Ella no lo miró. Se limitó a arrancar unos tallos de hierba y empezó a hacer trenzas, como Phillip. Por primera vez en varias semanas volvió a pensar en él. ¿Continuaría obsesionado con Stanbury House? ¿Pensando en ello día y noche?
—Will dijo algo más. Dijo que Alexander amaba a Elena con toda su alma, y que continuó queriéndola después de su separación. Dijo que… que conmigo sólo se había casado para tener a alguien en quien apoyarse.
Leon sacudió la cabeza.
—¿Cómo podría saber esas cosas? Hacía años que no tenía contacto con su hijo. Yo creo que sólo quería hacerte daño, Jessica. Ese viejo cabrón es así. Disfruta hiriendo a los demás.
Puede que fuese así, pero a ese respecto ella le daba la razón al viejo. Sabía que no se trataba sólo de una hostil grosería por su parte. Will podía ser insoportable, pero desde luego no tenía un pelo de tonto. Y estaba claro que para ciertas cosas tenía vista de lince. De pronto recordó algo más.
—También dijo algo que me sorprendió: que erais cuatro amigos, no tres. ¿Quién era el cuarto? ¿Y por qué ya no mantenéis el contacto?
Leon se puso tenso de golpe, y antes de que siquiera abriese la boca, Jessica reconoció en su mirada que no iba a decirle la verdad.

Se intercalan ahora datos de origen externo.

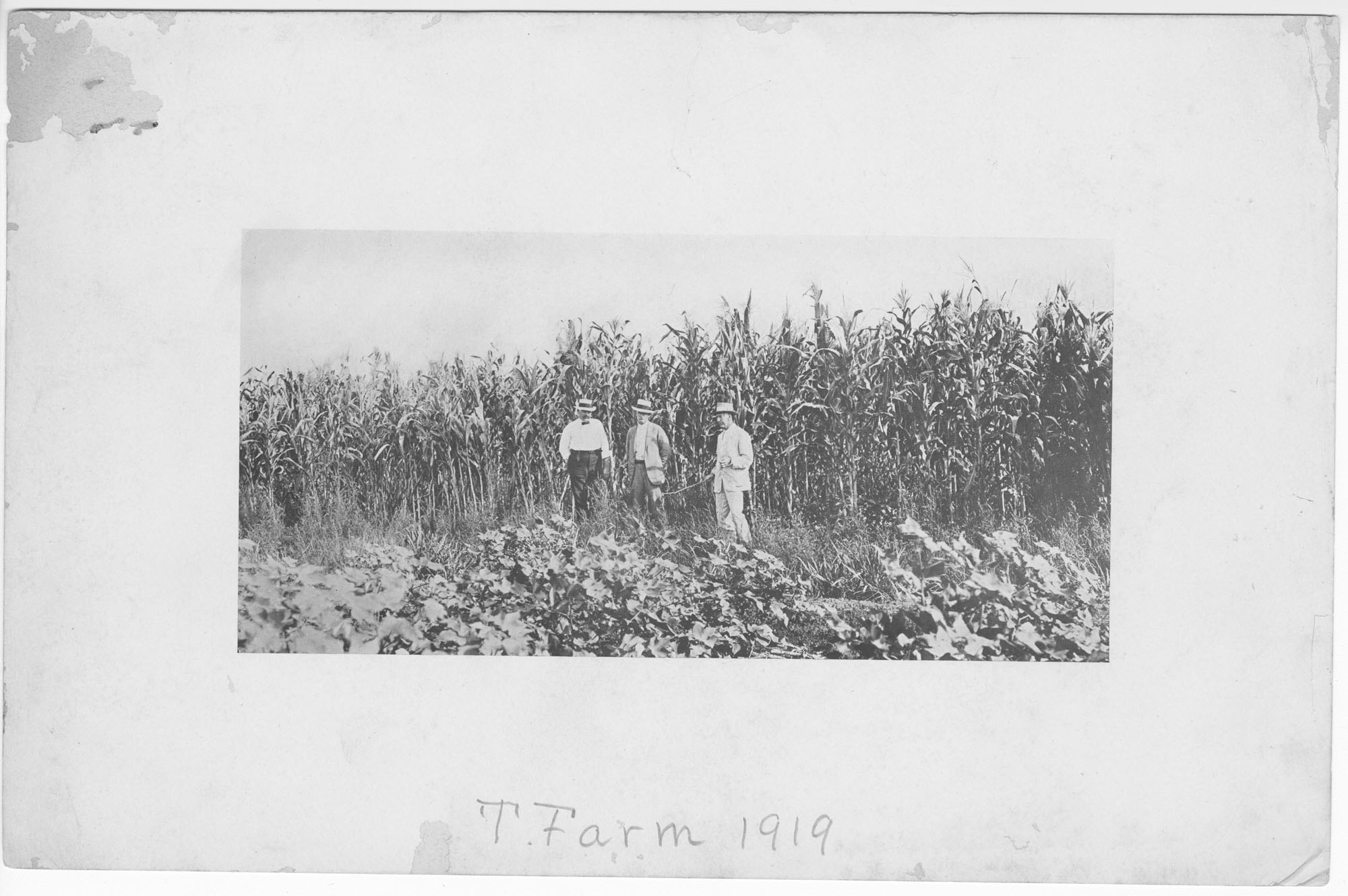 Prints of a Photograph Taken at an Old Rice Field at T. Farm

—Permítame que pase delante —dijo el agente inmobiliario tras cerrar la puerta, y Geraldine asintió.
En el pequeño jardín delantero de aquella casa el césped estaba perfectamente segado y había un montón de minúsculos pensamientos alargados y amarillentos. Se preguntó si a Phillip le gustaría vivir allí, en las afueras. Londres quedaba a tiro de piedra, pero al mismo tiempo a una distancia prudencial. La soleada calle estaba flanqueada por bonitas casas unifamiliares en las que parecía haber muchos niños, a juzgar por las bicicletas y monopatines que se veían en los jardines. Los coches pasaban con lentitud, así que los niños podían jugar en la calle sin peligro. Toda la urbanización estaba igual de cuidada, protegida y limpia, y era igual de tranquila. A sólo diez minutos andando se llegaba al Támesis. El viento traía siempre una pizca de salitre y a lo lejos se oía chillar a las gaviotas.

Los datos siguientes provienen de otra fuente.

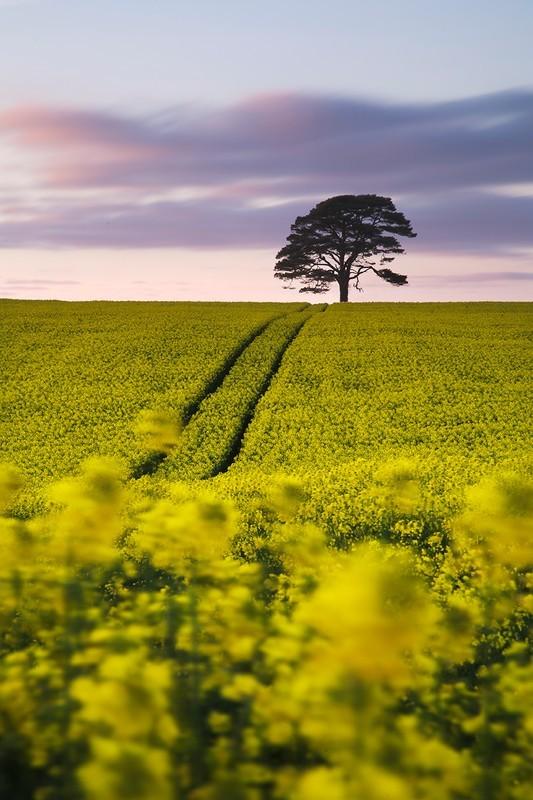 Merton Rapeseed - Devon Landscapes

—Leigh-on-Sea es uno de los lugares preferidos por las familias jóvenes —dijo el agente, como si le leyese el pensamiento—. Los padres pueden trabajar en Londres pero los niños crecen en un ambiente bucólico y apacible. Hay buenas escuelas. De verdad no creo que encuentre un lugar más bonito que éste. ¿Tiene usted hijos?
—Todavía no —dijo Geraldine—, pero queremos tenerlos pronto.

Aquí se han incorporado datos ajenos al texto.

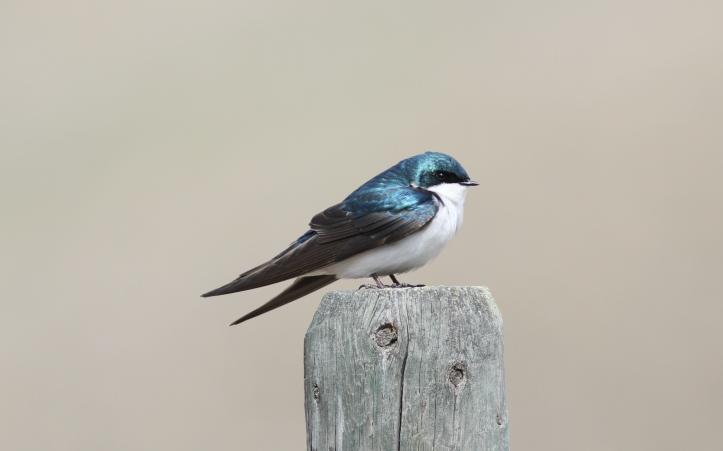 Tree Swallow mds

—Y antes desean arreglar la casa y formar un hogar. Bien pensado. Es una lástima que su marido no haya podido venir.
—No se preocupe, se lo explicaré con lujo de detalles —dijo Geraldine. Se abstuvo de mencionar que no estaba casada, y menos que el hombre con quien proyectaba irse a vivir allí no tenía ni idea de sus planes.